Performing child-pundit no longer conservative
Jonathan Krohn, now 17, is embarrassed by his precocious, creepy CPAC performance
Topics: Politics, CPAC, Conservatism, Politics News
In February 2009, a 13-year-old boy named Jonathan Krohn gave, for some reason, a big televised speech at CPAC, the conservative movement’s annual convention, in which he expounded on “the future of conservatism” in a sort of political version of a creepy child pageant or impressive performing animal act.
Lots of liberals said that Krohn would eventually regret being thrust into such a prominent venue at such a young age, and it turns out we were to be proven right much faster than we expected. Krohn is now 17 years old, and he is so much more mature and wise now, as all 17-year-olds are. He tells Politico’s Patrick Gavin that he is no longer a conservative.
“I think it was naive,” Krohn now says of the speech. “It’s a 13-year-old kid saying stuff that he had heard for a long time … I live in Georgia. We’re inundated with conservative talk in Georgia … The speech was something that a 13-year-old does. You haven’t formed all your opinions. You’re really defeating yourself if you think you have all of your ideas in your head when you were 12 or 13. It’s impossible. You haven’t done enough.”
Krohn’s still a remarkably precocious young man, having completed the David Frum/Andrew Sullivan conversion process before he can even register to vote. He’s now pro-gay marriage, pro-Obama, and headed to New York University to study philosophy and (hah) filmmaking. (Last time we checked in on Krohn, he was planning to attend Princeton, home of conservative legal scholar Robert P. George.)
As has been the case since he burst onto the political scene, it’s very easy to feel bad for Krohn.
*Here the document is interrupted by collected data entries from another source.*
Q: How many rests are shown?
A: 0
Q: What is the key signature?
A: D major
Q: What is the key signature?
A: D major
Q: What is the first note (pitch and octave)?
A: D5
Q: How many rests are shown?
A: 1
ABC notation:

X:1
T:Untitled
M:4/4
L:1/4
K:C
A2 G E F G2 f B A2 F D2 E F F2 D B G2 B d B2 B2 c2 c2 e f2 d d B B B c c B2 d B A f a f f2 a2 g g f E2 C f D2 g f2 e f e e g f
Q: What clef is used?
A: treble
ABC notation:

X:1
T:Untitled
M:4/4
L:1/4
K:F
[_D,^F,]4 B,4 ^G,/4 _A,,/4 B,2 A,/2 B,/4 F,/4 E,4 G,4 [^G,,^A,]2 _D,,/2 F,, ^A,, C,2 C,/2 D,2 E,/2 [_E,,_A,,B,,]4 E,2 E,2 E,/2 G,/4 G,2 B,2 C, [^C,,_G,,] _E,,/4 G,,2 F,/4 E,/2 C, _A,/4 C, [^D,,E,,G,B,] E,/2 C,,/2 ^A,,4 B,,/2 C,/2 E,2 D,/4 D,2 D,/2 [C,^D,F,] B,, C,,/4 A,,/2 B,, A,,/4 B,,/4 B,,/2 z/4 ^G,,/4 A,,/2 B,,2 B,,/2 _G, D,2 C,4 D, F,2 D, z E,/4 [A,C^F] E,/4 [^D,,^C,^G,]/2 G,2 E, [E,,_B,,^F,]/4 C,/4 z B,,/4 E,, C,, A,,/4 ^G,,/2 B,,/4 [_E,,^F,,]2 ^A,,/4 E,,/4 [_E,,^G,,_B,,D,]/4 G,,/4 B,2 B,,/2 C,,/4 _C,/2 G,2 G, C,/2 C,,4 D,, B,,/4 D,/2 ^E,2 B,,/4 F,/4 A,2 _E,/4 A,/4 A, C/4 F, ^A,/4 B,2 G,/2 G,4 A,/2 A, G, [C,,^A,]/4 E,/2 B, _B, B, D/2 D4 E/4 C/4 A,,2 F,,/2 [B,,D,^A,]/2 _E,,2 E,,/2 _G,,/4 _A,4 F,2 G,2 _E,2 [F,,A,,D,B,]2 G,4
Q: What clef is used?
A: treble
“I started reflecting on a lot of what I wrote, just thinking about what I had said and what I had done and started reading a lot of other stuff, and not just political stuff,” Krohn said. “I started getting into philosophy — Nietzsche, Wittgenstein, Kant and lots of other German philosophers. And then into present philosophers — Saul Kripke, David Chalmers. It was really reading philosophy that didn’t have anything to do with politics that gave me a breather and made me realize that a lot of what I said was ideological blather that really wasn’t meaningful. It wasn’t me thinking. It was just me saying things I had heard [for] so long from people I thought were interesting and just came to believe for some reason, without really understanding it. I understood it enough to talk about it but not really enough to have a conversation about it.”